El destierro en Nueva York fue más bien un
destierro voluntario. Cuenta él en una carta fechada el 2 de febrero de 1952
que habiéndose enterado «de una fuente segura y amiga de que Roma no deseaba
verme en París en este momento ni por el momento», se las arregló para residir
en la casa de los jesuitas de Nueva York, adjunta a la iglesia de San Ignacio
del 980 Park Avenue.
–Siento –escribía– que ha llegado el
momento oportuno para que yo desaparezca de París, donde las cosas se están
poniendo «too hot» para mí personalmente. Durante los últimos seis meses, la
prensa ha estado hablando demasiado acerca de mí y de mis indiscreciones. Desde
este punto de vista, sería mejor dar a Roma la impresión de que me estoy
sumergiendo de nuevo en lo que allá la gente llama la «pura ciencia».
En el año 1948 había estado en Roma,
llamado por el General de la Compañía, donde esperaba se le concediera permiso
para publicar El fenómeno humano,
pero no se le concedió, a la vez que se le negó permiso para acceder al
prestigioso Collège de France. Seguía fichado por el Santo Oficio,
aunque en verdad nunca fue condenado. Un amigo de Teilhard, que visitó a Pío
XII, el papa le dijo:
–Yo sé que el Padre Teilhard es un gran
científico, pero no es un teólogo. En uno de sus ensayos habla de resolver «el
problema de Dios». Pero para nosotros no hay ningún problema en ello.
También aseguró Pío XII a un político
francés que nunca sería condenado Teilhard mientras él estuviese en el trono
pontificio. Teilhard, por su parte, conservó siempre su amor a la Iglesia y a
la Compañía.
Pero sus libros seguían sin poder ser
publicados. Y ya en Nueva York, con precaria salud, recibió el consejo del Padre
Jouve, administrador de Etudes, que
pusiese a salvo para el futuro sus escritos. Y Teilhand legó en su secretaria la señorita Jeanne Mortier todos sus
escritos, que quedaron así fuera del alcance de la Compañía. El Fenómeno humano fue publicado el
mismo año de su muerte.
Será en 1962, siete años después de su
muerte, cuando reciba un monitum del
Santo Oficio, que veía cómo se vendían a granel todos sus libros, y emitió una
«advertencia» sobre su teología, «donde abundan en ambigüedades y hasta errores
serios que ofenden a la doctrina católica».
Sin embargo, el actual pontífice papa
Francisco lo cita de modo favorable en su encíclica Laudato si al afirmar que «el fin de la marcha del universo está en
la plenitud de Dios, que ya ha sido alcanzada por Cristo resucitado, eje de la
maduración universal». Sería bueno que el papa Francisco diera un paso más y
reivindicara la figura de su camarada jesuita.

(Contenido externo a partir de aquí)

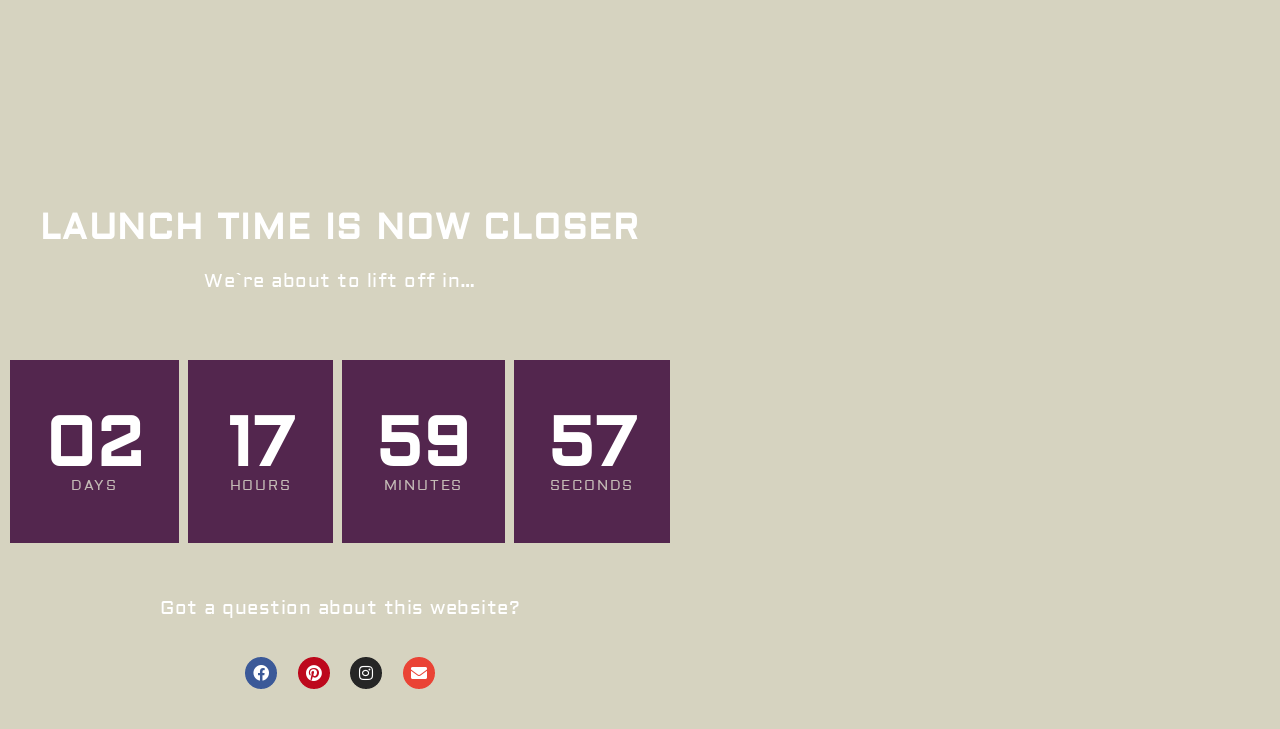

--- FILE ---
content_type: text/css
request_url: https://comfortnspice.com/wp-content/uploads/elementor/google-fonts/css/aldrich.css?ver=1742341039
body_size: -82
content:
/* latin */
@font-face {
  font-family: 'Aldrich';
  font-style: normal;
  font-weight: 400;
  src: url(https://comfortnspice.com/wp-content/uploads/elementor/google-fonts/fonts/aldrich-mcotzan-1s3igyjmvacy3w.woff2) format('woff2');
  unicode-range: U+0000-00FF, U+0131, U+0152-0153, U+02BB-02BC, U+02C6, U+02DA, U+02DC, U+0304, U+0308, U+0329, U+2000-206F, U+20AC, U+2122, U+2191, U+2193, U+2212, U+2215, U+FEFF, U+FFFD;
}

Su primer biógrafo y gran amigo de
Teilhard, Claude Cuénot, termina su libro diciendo:
–Por su talla gigantesca y porque ha
brotado de la Ecclesia mater, a la
que fue fiel hasta su muerte, Teilhard es una promesa de ecumenismo, del
verdadero ecumenismo, del que tiene como contraseña: «Todo cuanto asciende,
converge». Teilhard no es heterodoxo, es hipercatólico e hiperortodoxo y
representa la ortodoxia del futuro. Gracias a él, el cristianismo se ha
convertido en la religión del mañana.